■ Aim of the task: Extract each record and reproduce it exactly.

■ Data for this task:
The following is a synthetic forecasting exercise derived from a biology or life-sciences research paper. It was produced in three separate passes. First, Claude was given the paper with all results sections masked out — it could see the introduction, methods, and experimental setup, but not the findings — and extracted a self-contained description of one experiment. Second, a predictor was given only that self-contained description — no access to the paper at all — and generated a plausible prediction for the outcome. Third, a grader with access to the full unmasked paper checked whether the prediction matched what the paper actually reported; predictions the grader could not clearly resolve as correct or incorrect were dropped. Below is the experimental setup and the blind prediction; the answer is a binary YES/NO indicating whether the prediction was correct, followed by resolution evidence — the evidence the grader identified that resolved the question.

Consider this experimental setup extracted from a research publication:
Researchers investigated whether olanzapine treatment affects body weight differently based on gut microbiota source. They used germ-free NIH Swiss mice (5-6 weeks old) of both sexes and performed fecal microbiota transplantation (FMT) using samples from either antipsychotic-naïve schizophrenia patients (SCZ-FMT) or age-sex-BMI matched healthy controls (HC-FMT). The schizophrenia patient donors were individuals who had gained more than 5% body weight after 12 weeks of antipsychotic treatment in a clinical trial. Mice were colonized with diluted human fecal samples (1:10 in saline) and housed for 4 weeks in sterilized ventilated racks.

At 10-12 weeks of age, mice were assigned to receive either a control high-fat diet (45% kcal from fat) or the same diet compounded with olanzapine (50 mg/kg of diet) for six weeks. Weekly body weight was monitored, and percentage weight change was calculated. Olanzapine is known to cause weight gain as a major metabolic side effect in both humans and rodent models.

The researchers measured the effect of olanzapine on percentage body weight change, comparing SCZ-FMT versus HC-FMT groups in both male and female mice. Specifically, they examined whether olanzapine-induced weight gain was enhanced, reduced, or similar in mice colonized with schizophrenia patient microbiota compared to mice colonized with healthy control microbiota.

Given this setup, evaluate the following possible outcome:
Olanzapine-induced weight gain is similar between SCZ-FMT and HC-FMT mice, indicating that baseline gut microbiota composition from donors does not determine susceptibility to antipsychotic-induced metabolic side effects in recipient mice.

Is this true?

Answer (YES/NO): NO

■ Task response:
The following is a synthetic forecasting exercise derived from a biology or life-sciences research paper. It was produced in three separate passes. First, Claude was given the paper with all results sections masked out — it could see the introduction, methods, and experimental setup, but not the findings — and extracted a self-contained description of one experiment. Second, a predictor was given only that self-contained description — no access to the paper at all — and generated a plausible prediction for the outcome. Third, a grader with access to the full unmasked paper checked whether the prediction matched what the paper actually reported; predictions the grader could not clearly resolve as correct or incorrect were dropped. Below is the experimental setup and the blind prediction; the answer is a binary YES/NO indicating whether the prediction was correct, followed by resolution evidence — the evidence the grader identified that resolved the question.

Consider this experimental setup extracted from a research publication:
Researchers investigated whether olanzapine treatment affects body weight differently based on gut microbiota source. They used germ-free NIH Swiss mice (5-6 weeks old) of both sexes and performed fecal microbiota transplantation (FMT) using samples from either antipsychotic-naïve schizophrenia patients (SCZ-FMT) or age-sex-BMI matched healthy controls (HC-FMT). The schizophrenia patient donors were individuals who had gained more than 5% body weight after 12 weeks of antipsychotic treatment in a clinical trial. Mice were colonized with diluted human fecal samples (1:10 in saline) and housed for 4 weeks in sterilized ventilated racks.

At 10-12 weeks of age, mice were assigned to receive either a control high-fat diet (45% kcal from fat) or the same diet compounded with olanzapine (50 mg/kg of diet) for six weeks. Weekly body weight was monitored, and percentage weight change was calculated. Olanzapine is known to cause weight gain as a major metabolic side effect in both humans and rodent models.

The researchers measured the effect of olanzapine on percentage body weight change, comparing SCZ-FMT versus HC-FMT groups in both male and female mice. Specifically, they examined whether olanzapine-induced weight gain was enhanced, reduced, or similar in mice colonized with schizophrenia patient microbiota compared to mice colonized with healthy control microbiota.

Given this setup, evaluate the following possible outcome:
Olanzapine-induced weight gain is similar between SCZ-FMT and HC-FMT mice, indicating that baseline gut microbiota composition from donors does not determine susceptibility to antipsychotic-induced metabolic side effects in recipient mice.

Is this true?

Answer (YES/NO): NO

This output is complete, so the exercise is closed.